Each worker is a Python gRPC process that spawns a long-lived C++ daemon (`llama-nakshatra-worker`). The daemon holds the model slice and KV cache, accepts framed binary messages over stdin/stdout, and runs `llama_decode` per request. The Python worker pumps gRPC requests through to the daemon and back. The client tokenizes the prompt locally, calls the first worker with token IDs, ferries the returned hidden state through any middle workers, and gets back a token id from the last worker. The v0.3 federation extends this with sub-GGUF auto-fetch (workers download missing slices from peers), latency-aware chain assembly via a pillar registry, and Metal / ROCm GPU offload across heterogeneous machines. **Outputs on GPU paths are reproducible *in distribution*, not byte-for-byte** — kernel-level non-determinism in current backends. Bit-identical reproducibility is available via CPU-only workers (`--gpu-backend cpu`), kept for regression tests. See `docs/v0.5-design-lock.md` for the full property statement.

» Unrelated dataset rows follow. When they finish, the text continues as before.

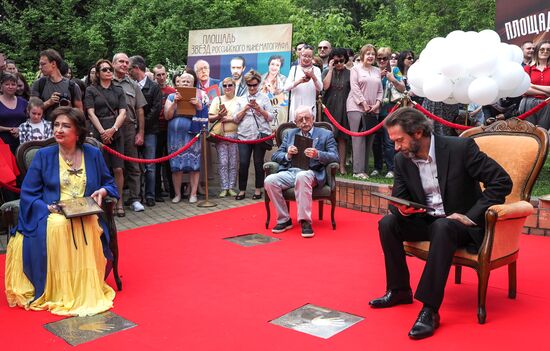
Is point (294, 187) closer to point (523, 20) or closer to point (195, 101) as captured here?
point (195, 101)

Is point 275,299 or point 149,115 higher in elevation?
point 149,115

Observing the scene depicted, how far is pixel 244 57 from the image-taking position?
375 inches

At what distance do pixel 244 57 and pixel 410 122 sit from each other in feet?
20.6

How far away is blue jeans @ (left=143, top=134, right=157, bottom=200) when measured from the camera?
7645 mm

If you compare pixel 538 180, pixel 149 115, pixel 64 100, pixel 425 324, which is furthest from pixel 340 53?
pixel 425 324

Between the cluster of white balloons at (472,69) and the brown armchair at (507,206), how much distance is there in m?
1.45

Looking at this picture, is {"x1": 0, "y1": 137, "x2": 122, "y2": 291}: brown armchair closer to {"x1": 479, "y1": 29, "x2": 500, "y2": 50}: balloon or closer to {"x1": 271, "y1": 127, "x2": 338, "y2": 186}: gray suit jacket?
{"x1": 271, "y1": 127, "x2": 338, "y2": 186}: gray suit jacket

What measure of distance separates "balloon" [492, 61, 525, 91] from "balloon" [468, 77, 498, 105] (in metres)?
0.08

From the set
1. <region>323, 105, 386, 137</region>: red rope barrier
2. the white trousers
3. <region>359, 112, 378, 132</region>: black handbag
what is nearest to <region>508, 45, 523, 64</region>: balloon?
<region>323, 105, 386, 137</region>: red rope barrier

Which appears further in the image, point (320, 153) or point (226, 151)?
point (226, 151)

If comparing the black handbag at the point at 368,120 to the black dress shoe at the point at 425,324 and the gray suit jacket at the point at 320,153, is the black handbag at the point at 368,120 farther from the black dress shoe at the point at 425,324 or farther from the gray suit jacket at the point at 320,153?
the black dress shoe at the point at 425,324

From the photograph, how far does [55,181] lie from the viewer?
420 centimetres

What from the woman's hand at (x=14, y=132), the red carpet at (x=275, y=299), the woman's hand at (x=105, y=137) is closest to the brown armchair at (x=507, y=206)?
the red carpet at (x=275, y=299)

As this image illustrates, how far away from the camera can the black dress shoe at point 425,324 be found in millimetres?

## Status — what's shipped, what's coming

**Shipped (v0.1 → v0.3):**

- GPU acceleration — Metal on Macs, ROCm on Linux. Live on the 5-machine lab cluster.
- Streaming KV-cache reuse (M2.5) — 5× speedup on multi-token generation vs naive re-prefill.
- Sub-GGUF distribution: workers advertise their cached slices and auto-fetch missing ones from peers over HTTP byte-range (Phase 4 / 4a).
- Latency-aware chain assembly via a pillar registry (Phase H / I).
- `/healthz` endpoint per worker with rich state (identity, daemon liveness, recent RPC latency, GPU offload, GPU inventory via ioreg).

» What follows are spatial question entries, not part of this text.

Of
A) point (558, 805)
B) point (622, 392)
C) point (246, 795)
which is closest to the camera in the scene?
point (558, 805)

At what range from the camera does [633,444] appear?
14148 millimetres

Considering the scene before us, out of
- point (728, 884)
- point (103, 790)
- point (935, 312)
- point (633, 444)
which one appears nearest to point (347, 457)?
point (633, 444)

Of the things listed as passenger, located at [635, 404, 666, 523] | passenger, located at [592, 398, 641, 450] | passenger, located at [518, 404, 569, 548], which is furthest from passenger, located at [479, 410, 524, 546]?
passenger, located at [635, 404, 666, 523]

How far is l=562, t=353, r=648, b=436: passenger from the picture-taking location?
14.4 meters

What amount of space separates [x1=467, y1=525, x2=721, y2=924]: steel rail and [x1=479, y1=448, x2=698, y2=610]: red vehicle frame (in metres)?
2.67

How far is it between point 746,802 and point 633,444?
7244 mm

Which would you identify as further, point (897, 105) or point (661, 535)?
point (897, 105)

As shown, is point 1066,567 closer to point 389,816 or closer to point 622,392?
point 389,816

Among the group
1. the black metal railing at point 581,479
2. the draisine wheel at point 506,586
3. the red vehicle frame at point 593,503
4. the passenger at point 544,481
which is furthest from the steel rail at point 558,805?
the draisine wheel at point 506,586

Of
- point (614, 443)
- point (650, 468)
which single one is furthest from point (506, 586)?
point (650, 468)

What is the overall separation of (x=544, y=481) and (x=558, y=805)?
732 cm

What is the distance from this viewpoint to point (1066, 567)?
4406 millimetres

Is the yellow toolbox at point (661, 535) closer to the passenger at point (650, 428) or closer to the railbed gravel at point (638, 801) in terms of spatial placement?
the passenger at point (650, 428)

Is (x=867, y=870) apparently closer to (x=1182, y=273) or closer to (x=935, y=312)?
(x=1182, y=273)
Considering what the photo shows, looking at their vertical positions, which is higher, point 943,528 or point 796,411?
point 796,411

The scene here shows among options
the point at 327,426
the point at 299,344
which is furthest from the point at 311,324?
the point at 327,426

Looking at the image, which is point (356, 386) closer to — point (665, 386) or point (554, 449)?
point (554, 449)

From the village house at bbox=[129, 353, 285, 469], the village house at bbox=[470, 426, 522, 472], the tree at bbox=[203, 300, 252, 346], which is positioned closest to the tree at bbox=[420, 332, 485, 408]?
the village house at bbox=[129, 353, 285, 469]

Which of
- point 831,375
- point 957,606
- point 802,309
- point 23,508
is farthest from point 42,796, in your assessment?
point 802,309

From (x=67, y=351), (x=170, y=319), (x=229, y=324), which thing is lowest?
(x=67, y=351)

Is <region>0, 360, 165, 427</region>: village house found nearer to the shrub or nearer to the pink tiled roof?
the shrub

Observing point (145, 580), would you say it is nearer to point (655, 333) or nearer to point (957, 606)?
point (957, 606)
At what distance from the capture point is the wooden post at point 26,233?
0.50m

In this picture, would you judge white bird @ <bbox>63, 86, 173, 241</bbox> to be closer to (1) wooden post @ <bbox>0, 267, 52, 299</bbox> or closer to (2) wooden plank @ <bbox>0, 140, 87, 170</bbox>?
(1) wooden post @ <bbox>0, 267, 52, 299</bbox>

**In-progress (v0.5 protocol foundations, partial):**

- `Inference` streaming RPC (`--use-streaming`) — bidi streams replace per-step Forward calls (M0.5.1).
- Idempotency cache on workers (M0.5.2) — replayed `(session_id, step_id)` returns cached response without re-decoding.
- Server-to-server activation push (`--use-streaming-push`, M0.5.3 v1) — 2-worker chains working today; multi-hop is v2.
- Client-side recovery on stream failure (M0.5.4 v0) — replays history through fresh streams; continuation is plausible but not bit-identical (per the non-determinism property).

**Deferred:**

- Alternate-worker recovery from a registry of redundant peers (M0.5.4 v1).
- Latency-based silent-failure detection (M0.5.4 v2).
- Non-Llama model architectures — the partial-load patches today gate only `models_llama.cpp`; Qwen3 / Gemma / etc. need their own per-arch patch.
- DHT-based public-network peer discovery (v1.0+).
- Opt-in cryptographic verification (v1.0+).

See [`docs/v0.5-design-lock.md`](docs/v0.5-design-lock.md) for the v0.5 design contract and acceptance criteria.

## License & attribution

Forked from [Petals](README_PETALS.md). The Nakshatra additions (everything in `docs/`, `experiments/v0.0/`, `proto/`, `scripts/`, plus the patches in `experiments/v0.0/m4_patches/`) are MIT-licensed (per the upstream Petals repository's license).